• EXTRACT PROVIDED:
------------------------------------------------

Cantilever drilling platform - analysis using beam calculations


Schematic representation of the drilling at site - barge with drilling-rig, and the access platform (right-hand-side) to handle drill string. Barge deliberately grounded on ebbed tide.

The Analysis

Forewarning - the calculations are infeasible to carefully explain.

This is way more complicated than for, say, a Rectangular Hollow Section.

This would be interesting if you use Euler-Bernoulli beam theory and calculations, and you follow the progression of my logic and calculations.
I've tried to explain the jumps of logic as the calculation progresses.

The steel fabrication - drilling platform

All dimensions in mm, unless specified otherwise.

As fabricated at the Yard

Installed on the barge

Its purpose

The platform cantilevering off the end of the barge enables the crew to work on the drill-string and install more length of drill string as the drilling progresses.

The crew on the platform are facing the front of the drilling rig.
Which is a land-based machine on tracks, driven onto the barge.

Nautical explanation - barge grounded for drilling

You cannot drill off a floating barge. Reason why a much more expensive jack-up is needed for drilling, in general.

The drilling is to install navigation markers in the inter-tidal range - the "drying zone". So the barge is towed to position at high water and is left riding on anchors. Until it grounds on the receding tide. Whereupon drilling can commence. Economical !! :-)

------------------------------------------------

• EXERCISE PROMPT:
Copy out the cantilever drilling platform write-up above word for word, from its title down to its last line.

• DATA PROVIDED:

------------------------------------------------

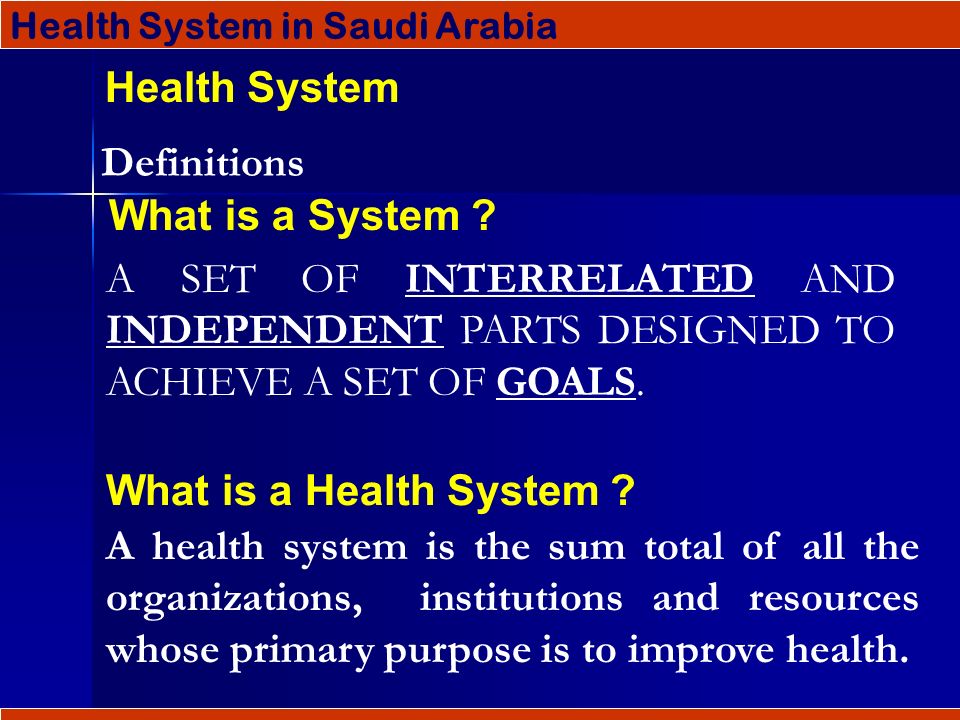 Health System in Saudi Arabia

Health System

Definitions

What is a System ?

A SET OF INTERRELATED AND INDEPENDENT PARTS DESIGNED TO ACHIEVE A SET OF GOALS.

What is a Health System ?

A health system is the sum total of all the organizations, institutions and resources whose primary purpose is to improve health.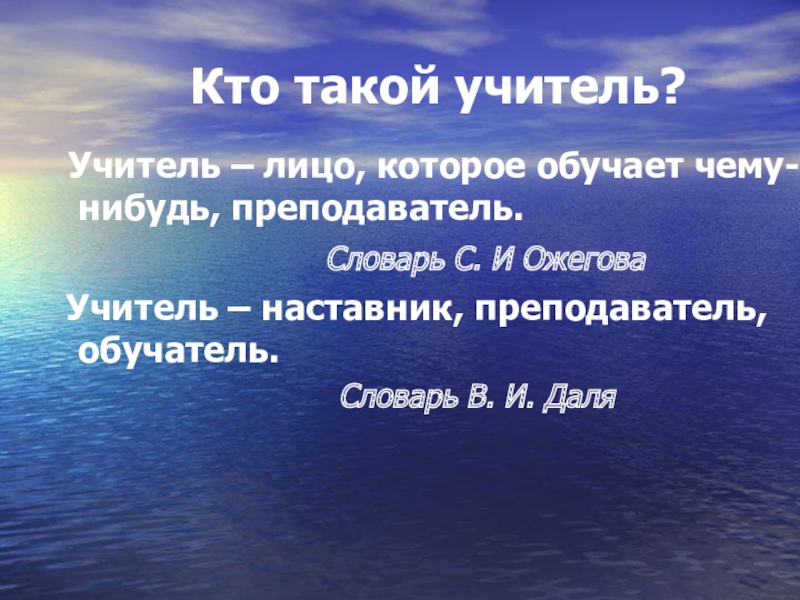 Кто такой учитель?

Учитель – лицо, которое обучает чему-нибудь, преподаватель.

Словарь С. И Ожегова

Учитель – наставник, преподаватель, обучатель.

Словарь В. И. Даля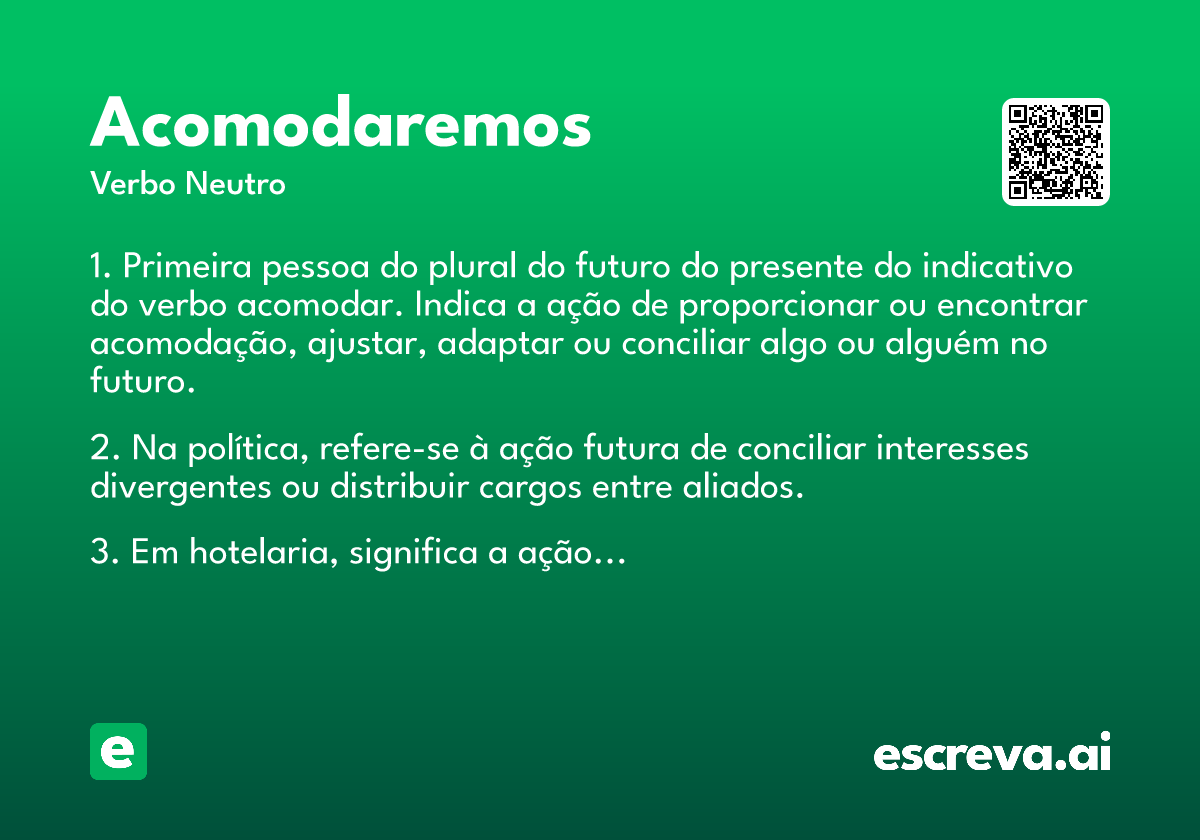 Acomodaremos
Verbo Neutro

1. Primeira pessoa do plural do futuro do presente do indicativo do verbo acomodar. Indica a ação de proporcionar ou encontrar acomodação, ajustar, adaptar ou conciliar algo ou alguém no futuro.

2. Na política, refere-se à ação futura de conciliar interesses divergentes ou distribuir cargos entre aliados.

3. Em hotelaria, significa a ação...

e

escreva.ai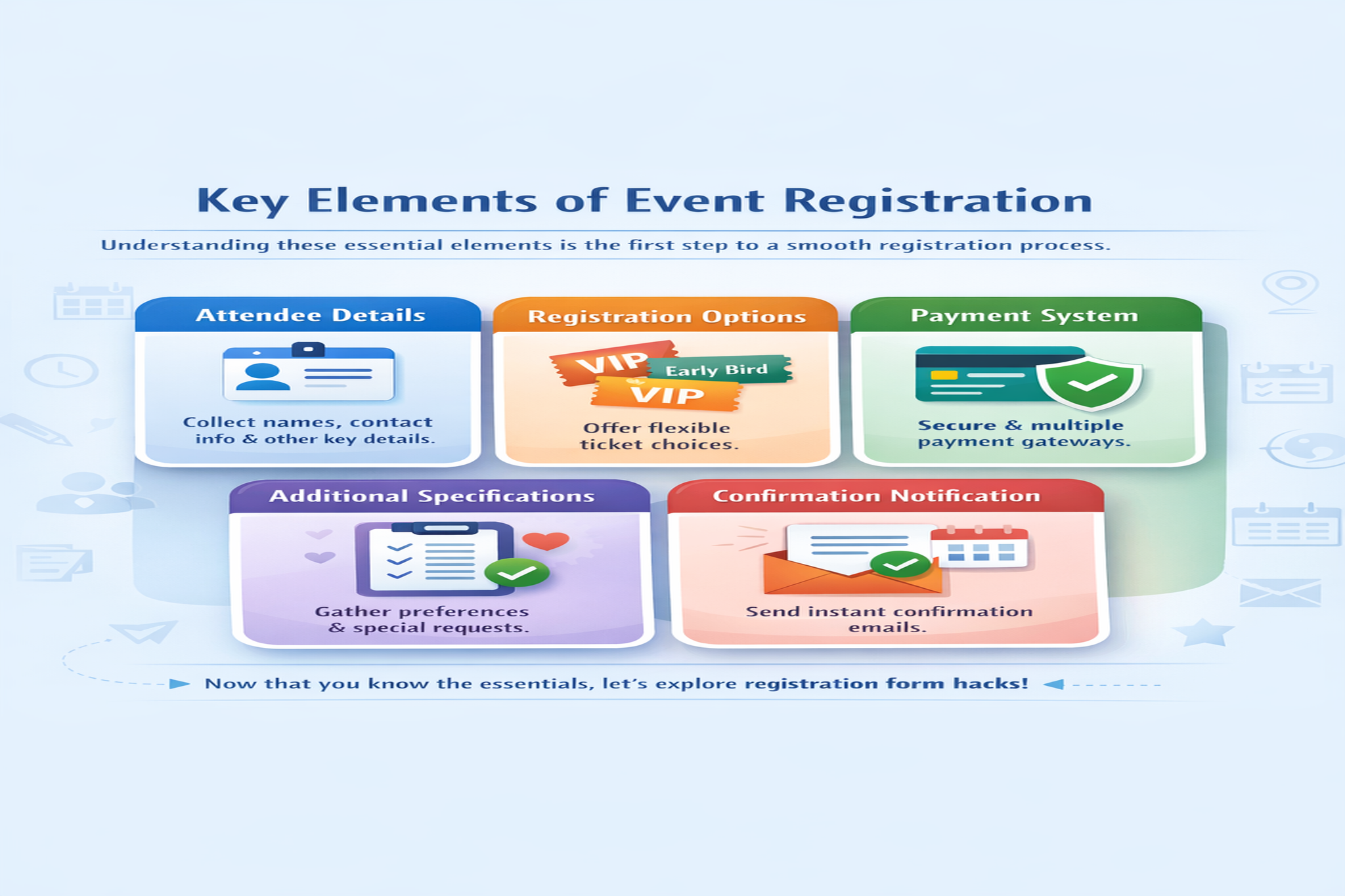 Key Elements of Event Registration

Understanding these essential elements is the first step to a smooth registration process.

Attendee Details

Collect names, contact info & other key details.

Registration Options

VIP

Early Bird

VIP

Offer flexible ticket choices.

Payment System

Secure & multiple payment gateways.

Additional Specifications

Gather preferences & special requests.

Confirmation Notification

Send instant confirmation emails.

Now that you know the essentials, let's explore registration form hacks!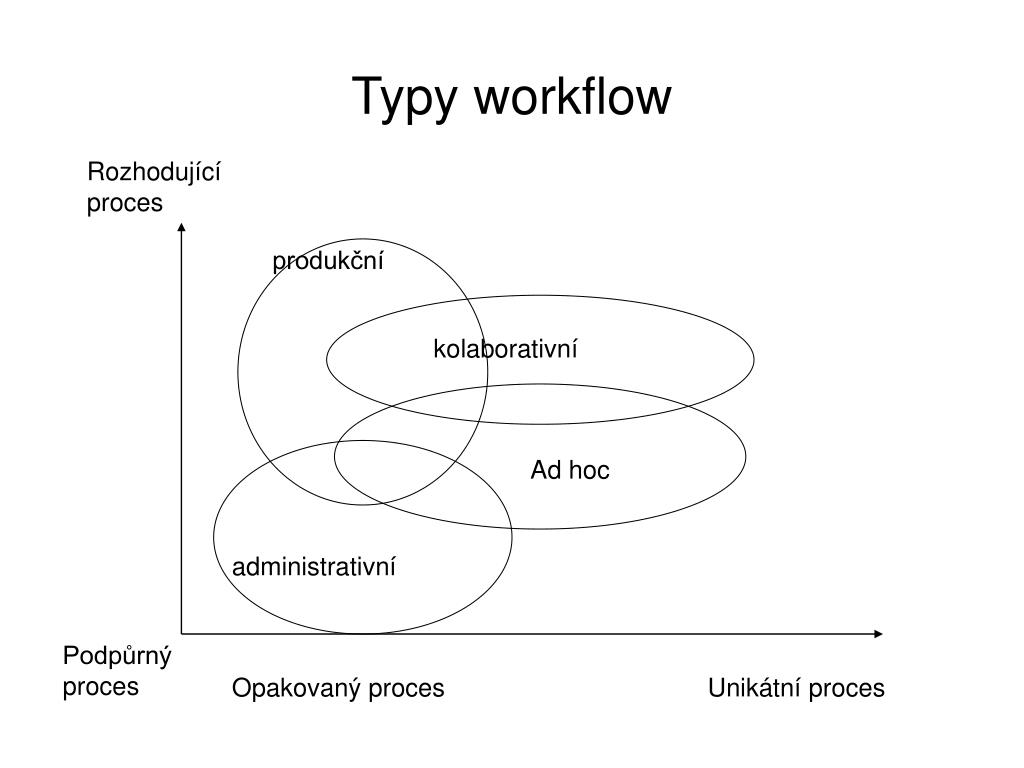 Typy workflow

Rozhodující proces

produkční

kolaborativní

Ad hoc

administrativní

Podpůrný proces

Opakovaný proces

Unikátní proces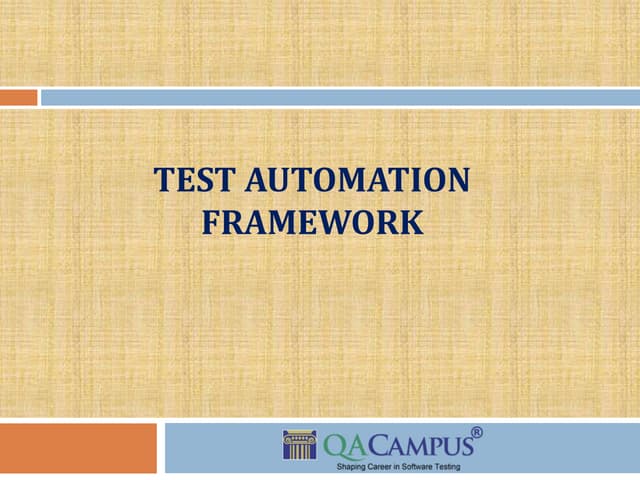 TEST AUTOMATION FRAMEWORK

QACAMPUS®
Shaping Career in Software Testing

------------------------------------------------

• TASK SOLUTION:
Cantilever drilling platform - analysis using beam calculations


Schematic representation of the drilling at site - barge with drilling-rig, and the access platform (right-hand-side) to handle drill string. Barge deliberately grounded on ebbed tide.

The Analysis

Forewarning - the calculations are infeasible to carefully explain.

This is way more complicated than for, say, a Rectangular Hollow Section.

This would be interesting if you use Euler-Bernoulli beam theory and calculations, and you follow the progression of my logic and calculations.
I've tried to explain the jumps of logic as the calculation progresses.

The steel fabrication - drilling platform

All dimensions in mm, unless specified otherwise.

As fabricated at the Yard

Installed on the barge

Its purpose

The platform cantilevering off the end of the barge enables the crew to work on the drill-string and install more length of drill string as the drilling progresses.

The crew on the platform are facing the front of the drilling rig.
Which is a land-based machine on tracks, driven onto the barge.

Nautical explanation - barge grounded for drilling

You cannot drill off a floating barge. Reason why a much more expensive jack-up is needed for drilling, in general.

The drilling is to install navigation markers in the inter-tidal range - the "drying zone". So the barge is towed to position at high water and is left riding on anchors. Until it grounds on the receding tide. Whereupon drilling can commence. Economical !! :-)